Le corpus qui nous sert principalement aujourd’hui  a été rassemblé et édité au Ier siècle av. J.-C. par Andronicos de Rhodes qui le classa suivant un ordre dont rien ne dit qu’il était celui voulu par Aristote et qui reflète les courants et les préoccupations de l’époque. A l'issue de la période hellénistique, le modèle stoïcien divisait la sagesse en Ethique, Physique et Logique. Il distinguait la science méditative qui étudie ce qui possède en soi son principe d'être ou de mouvement de la science exécutive dont les principes sont inhérents au sujet connaissant et faisait de la logique l’introduction générale au tout. Les néoplatoniciens rendaient la vie méditative supérieure à la vie pratique, ce qui peut être corroboré par l’Ethique à Nicomaque et se reflète dans le plan d’ensemble.    
Les interventions d’Andronicos vont plus loin. Quand Aristote traite, par exemple, d’un sujet qu’il désigne comme «philosophie première» sans donner de nom à la «rubrique» générale, il juge que ceci doit venir «après» (meta) la Physique et le terme de métaphysique entre dans la postérité. Par ailleurs, il ajoute à des ouvrages traditionnellement disponibles d’autres « suspects, voire franchement inauthentiques, rédigés par des épigones le plus souvent anonymes» comme l’écrit Bodéüs dont l’introduction brosse une belle histoire du legs aristotélicien.
L’artifice et l’incertitude concernent les grands ensembles et l’Organon qui était censé guider la pensée « a les allures d’une fiction » tant les livres regroupés sont disparates. Ils habitent également les détails d’un texte où pullulent avis opposés et contradictions.  Mais si nous n’avons pas dans les éditions récentes « la garantie de toujours refléter exactement les intentions d’Aristote lorsqu’il a conçu et rédigé les morceaux dont elles se composent », nous ne pouvons que reconnaître qu’un énorme pas est désormais franchi. Alain disait qu’on se fatigue d’être platonicien, c’est ce que signifie Aristote[5]. Mais rien n’a fatigué nos traducteurs et éditeurs et rien n’empêchera les renouveaux de la philosophie à partir d’un Aristote mieux rétabli dans sa lettre.   



[1] Platon le nommait “le lecteur” pour cette qualité appréciée chez lui et peut être un peu ironiquement. Aristote resta à l’Académie jusqu’à la mort de Platon.
[2] Pierre Aubenque: Le problem de l’être chez Aristote, PUF, 1962.

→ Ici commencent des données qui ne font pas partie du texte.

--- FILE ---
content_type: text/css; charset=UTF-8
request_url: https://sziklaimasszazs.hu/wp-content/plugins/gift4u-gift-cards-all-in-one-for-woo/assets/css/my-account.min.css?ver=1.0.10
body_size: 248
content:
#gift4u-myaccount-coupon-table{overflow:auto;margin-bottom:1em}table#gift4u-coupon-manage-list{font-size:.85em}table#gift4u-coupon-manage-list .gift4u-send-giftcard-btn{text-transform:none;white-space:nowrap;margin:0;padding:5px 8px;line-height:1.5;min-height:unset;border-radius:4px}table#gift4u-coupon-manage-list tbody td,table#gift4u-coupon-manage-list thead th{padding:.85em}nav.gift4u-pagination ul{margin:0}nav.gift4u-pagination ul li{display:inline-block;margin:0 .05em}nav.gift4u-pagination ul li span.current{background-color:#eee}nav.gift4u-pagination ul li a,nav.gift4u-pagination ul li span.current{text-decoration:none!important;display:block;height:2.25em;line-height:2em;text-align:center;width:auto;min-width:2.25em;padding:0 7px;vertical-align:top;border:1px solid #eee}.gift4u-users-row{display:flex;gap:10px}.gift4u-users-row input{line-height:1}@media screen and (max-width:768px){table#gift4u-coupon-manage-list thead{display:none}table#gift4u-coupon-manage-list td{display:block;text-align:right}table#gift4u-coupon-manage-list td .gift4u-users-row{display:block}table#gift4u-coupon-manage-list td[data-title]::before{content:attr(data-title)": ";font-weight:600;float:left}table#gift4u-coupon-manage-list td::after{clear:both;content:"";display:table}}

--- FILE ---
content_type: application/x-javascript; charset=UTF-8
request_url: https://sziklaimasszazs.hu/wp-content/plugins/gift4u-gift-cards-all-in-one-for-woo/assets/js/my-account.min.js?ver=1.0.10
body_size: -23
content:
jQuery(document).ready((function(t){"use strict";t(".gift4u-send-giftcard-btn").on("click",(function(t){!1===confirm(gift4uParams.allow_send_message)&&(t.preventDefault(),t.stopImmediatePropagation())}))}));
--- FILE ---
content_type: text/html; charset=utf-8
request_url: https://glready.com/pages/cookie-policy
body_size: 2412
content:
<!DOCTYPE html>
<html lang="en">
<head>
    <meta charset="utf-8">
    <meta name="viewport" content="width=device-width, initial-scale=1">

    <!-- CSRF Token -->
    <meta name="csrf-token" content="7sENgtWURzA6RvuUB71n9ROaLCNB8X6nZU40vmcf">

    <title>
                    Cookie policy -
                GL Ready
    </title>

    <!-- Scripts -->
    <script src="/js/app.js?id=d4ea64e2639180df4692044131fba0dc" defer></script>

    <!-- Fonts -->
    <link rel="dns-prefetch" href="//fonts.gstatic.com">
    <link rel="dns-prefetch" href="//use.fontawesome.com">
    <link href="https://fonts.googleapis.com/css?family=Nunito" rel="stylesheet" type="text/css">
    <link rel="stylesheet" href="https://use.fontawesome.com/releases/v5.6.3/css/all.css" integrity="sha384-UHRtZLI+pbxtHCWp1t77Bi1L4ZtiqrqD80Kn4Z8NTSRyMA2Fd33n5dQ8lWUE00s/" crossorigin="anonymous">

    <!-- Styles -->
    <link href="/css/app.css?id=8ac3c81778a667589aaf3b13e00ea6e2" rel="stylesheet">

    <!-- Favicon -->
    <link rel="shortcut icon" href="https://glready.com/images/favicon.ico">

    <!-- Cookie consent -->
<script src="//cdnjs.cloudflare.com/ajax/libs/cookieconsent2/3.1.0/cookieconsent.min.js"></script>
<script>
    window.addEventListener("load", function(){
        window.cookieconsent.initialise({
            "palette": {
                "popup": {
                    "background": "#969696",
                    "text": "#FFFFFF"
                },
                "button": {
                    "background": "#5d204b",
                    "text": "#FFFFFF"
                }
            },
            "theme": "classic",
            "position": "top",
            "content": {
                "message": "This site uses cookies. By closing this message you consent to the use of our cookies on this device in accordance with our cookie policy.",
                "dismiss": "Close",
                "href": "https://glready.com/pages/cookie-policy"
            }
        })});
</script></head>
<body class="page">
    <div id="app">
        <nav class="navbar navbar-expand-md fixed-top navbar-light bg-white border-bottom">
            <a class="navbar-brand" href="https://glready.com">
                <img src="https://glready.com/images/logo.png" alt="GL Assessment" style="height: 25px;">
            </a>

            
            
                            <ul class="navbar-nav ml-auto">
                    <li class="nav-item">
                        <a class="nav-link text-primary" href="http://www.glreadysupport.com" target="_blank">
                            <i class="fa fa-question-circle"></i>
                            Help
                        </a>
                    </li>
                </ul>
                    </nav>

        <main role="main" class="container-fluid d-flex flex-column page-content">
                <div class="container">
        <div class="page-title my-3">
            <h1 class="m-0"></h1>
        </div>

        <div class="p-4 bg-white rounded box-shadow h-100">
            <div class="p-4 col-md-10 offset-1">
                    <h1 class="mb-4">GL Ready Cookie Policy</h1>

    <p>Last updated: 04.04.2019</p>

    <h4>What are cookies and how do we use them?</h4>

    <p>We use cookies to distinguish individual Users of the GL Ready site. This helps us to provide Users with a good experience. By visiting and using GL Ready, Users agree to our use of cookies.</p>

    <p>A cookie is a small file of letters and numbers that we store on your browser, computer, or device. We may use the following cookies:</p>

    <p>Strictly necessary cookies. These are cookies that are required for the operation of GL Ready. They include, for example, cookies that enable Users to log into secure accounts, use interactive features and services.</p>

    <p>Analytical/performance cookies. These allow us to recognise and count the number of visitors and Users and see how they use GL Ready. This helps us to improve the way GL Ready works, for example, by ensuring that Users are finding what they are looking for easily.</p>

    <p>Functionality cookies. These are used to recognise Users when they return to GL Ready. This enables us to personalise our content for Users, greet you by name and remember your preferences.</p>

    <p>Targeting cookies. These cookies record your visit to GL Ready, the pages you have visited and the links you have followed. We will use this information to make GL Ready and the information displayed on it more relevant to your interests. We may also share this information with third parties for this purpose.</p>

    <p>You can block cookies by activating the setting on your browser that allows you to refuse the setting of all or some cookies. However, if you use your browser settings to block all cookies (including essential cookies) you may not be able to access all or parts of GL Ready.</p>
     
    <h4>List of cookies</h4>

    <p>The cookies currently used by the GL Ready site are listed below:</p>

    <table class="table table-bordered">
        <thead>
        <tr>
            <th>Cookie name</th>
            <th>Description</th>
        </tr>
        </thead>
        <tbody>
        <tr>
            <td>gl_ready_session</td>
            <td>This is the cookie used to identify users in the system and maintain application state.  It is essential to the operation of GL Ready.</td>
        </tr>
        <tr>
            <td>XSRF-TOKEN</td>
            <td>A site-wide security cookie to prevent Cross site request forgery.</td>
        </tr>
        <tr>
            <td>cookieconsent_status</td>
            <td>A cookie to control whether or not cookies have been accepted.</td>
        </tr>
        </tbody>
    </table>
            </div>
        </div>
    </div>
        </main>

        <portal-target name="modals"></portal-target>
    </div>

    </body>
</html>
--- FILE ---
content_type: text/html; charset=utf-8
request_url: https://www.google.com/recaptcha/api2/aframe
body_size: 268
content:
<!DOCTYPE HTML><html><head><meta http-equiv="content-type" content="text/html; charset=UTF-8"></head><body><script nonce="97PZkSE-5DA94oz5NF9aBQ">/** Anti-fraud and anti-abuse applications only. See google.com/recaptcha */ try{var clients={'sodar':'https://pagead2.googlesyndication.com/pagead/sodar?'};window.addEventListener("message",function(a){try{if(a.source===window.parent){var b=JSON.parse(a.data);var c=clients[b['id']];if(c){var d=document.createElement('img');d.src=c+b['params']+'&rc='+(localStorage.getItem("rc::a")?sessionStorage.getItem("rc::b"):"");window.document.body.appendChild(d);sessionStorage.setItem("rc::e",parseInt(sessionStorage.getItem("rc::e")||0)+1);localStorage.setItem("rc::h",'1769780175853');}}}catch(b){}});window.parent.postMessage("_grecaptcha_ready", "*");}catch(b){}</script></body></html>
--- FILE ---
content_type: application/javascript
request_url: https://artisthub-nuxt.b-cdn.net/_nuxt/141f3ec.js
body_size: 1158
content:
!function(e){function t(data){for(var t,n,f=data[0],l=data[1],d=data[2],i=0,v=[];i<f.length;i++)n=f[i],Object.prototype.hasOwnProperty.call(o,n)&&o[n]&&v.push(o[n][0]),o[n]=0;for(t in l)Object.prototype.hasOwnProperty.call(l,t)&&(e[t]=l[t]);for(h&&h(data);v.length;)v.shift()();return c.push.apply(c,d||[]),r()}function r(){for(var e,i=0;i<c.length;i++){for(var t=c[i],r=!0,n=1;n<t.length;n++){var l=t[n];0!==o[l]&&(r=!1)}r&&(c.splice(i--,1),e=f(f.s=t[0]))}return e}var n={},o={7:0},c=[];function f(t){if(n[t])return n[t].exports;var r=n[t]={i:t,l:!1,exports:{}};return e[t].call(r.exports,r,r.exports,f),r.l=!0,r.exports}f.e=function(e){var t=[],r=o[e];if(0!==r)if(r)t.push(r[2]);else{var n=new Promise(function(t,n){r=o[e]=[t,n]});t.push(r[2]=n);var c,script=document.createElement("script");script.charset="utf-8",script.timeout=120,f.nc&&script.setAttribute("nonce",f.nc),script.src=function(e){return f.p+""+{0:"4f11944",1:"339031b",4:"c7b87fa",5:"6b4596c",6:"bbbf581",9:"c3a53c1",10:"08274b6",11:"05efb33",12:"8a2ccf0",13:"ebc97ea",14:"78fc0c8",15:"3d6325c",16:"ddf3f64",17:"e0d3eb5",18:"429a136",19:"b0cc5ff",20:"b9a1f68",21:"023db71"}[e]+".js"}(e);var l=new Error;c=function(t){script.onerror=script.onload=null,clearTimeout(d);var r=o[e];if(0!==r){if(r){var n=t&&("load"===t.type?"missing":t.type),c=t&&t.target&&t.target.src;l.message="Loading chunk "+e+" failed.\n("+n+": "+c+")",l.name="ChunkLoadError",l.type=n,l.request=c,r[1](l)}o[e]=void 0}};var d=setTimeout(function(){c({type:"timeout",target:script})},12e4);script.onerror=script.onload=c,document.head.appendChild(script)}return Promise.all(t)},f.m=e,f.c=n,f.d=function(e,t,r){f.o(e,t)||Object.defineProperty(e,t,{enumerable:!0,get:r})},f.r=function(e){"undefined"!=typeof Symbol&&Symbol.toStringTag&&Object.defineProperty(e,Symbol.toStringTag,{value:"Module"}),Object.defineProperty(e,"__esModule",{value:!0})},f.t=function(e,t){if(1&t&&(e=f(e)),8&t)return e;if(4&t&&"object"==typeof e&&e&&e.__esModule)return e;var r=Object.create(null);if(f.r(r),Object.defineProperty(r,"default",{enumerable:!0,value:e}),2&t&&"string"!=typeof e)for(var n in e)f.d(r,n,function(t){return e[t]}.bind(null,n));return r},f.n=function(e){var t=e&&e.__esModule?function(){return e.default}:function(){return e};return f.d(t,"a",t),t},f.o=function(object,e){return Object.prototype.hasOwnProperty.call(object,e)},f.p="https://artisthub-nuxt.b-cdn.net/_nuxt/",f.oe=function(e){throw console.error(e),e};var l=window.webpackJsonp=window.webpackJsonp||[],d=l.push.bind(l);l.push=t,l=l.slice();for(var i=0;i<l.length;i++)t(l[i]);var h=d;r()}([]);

[3] La Physique d’Aristote est « le livre fondamental de la métaphysique occidentale ». (Heidegger) 
[4] La rhétorique, la poétique…
[5] « Il y a quelque chose d'excessif et même de violent dans Platon, c'est une philosophie de mécontent, entendez mécontent de soi. Il faudrait penser la pure idée, et l'on ne peut ; savoir qu'on ne peut et savoir qu'il le faut, telle est l'instable position, d'où un risque de redescendre ; et redescendre ce n'est pas renoncer aux récompenses et à la gloire, bien au contraire. Ainsi, même dans les sciences, nous sommes tentés et menacés. La vie morale exige encore plus ; car, quoi que nous fassions, le lion sera toujours lion et l'hydre toujours hydre. (…)Le vrai parti est monastique, sans  paradis et sans Dieu. Cette sévère doctrine ne ment pas et ne promet rien. Il y règne pourtant une lumière de bonheur, mais qu'il faut nourrir de soi. On se fatigue d'être Platonicien, et c'est ce que signifie Aristote. » Alain, Idées, Introduction à la philosophie.